Simple approach to anomaly detection in non-stationary time-series data. Machine learning algorithms are used to predict hourly traffic to the entire GOV.UK domain. Anomalous points are indicted in light blue and are defined as being instances where the model residual is greater than 3σ from the actual number. This is potentially an overly sensitive threshold and is somewhat arbitrary in this instance. Future work will look at comparing this model to other more standard anomaly detection algorithms and the interesting issue of threshold setting.

Numerical Model

As a first attempt a basic model is used which aims to predict future traffic on historical trends. In this instance the model uses 10 lagging components of the time-series to help inform the latest hour forecast. A maximum lag of 72 hours is used here however there is more work needed to quantify the impact of additional values. Three approaches are contrasted in this tool, namely:

Random Forests
Non-parametric method averaged over 10 Forests with 500 trees in each. This aggregation is performed to account for the inherent randomness of the algorithm which leads to fluctuations in fit quality (MSE).

Neural Networks
A feed-forward multilayer perceptron with 40 neurons and a single output layer (mapping from the 10 lag inputs). Work on optimising architecture of the network is ongoing focussing on neuron number and hidden layers.

Linear Regression
The most standard approach which does not allow for non-linear interactions. The lagging components are individually weighted during the training stage and remain fixed on the week-long test data.

Anomaly Heatmap

While the top two charts show the complete hourly GOV.UK traffic over the period of a week, the bottom tiled heatmap is an attempt to highlight anomalies at the individual page level. Clearly an anomaly in the aggregate traffic may not be attributable to a single page however the distribution of pageviews across the hosted content is 'top-heavy'. This means that a significant proportion of traffic can be explained by a specific small set of themes such as those relating to jobs, visas, passports, pensions, bank holidays etc.

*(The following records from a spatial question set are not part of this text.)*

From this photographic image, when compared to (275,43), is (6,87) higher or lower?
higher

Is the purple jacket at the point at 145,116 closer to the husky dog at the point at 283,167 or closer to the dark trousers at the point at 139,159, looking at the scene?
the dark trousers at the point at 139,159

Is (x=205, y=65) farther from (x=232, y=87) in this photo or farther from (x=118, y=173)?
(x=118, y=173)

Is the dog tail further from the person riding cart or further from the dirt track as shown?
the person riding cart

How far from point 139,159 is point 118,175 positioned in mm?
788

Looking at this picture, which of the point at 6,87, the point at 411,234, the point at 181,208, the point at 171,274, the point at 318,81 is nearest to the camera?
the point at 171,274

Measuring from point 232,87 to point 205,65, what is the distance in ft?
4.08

The heatmap shows the last 24 hours across the top 25 most popular pages. The colour of each tile shows how accurate the model has been in predicting the pageviews at that point in time. This map can be viewed as a condensed version of the residual plot and is an attempt at aiding pattern detection across a large range of individual pages. It is important to note that new models are trained for each specific page as their pageview profiles are often surprisingly diverse. A consequence of this is that the linear model is displayed here due to time constraints of bootstrapping the Random Forest approach. This is an area for further work.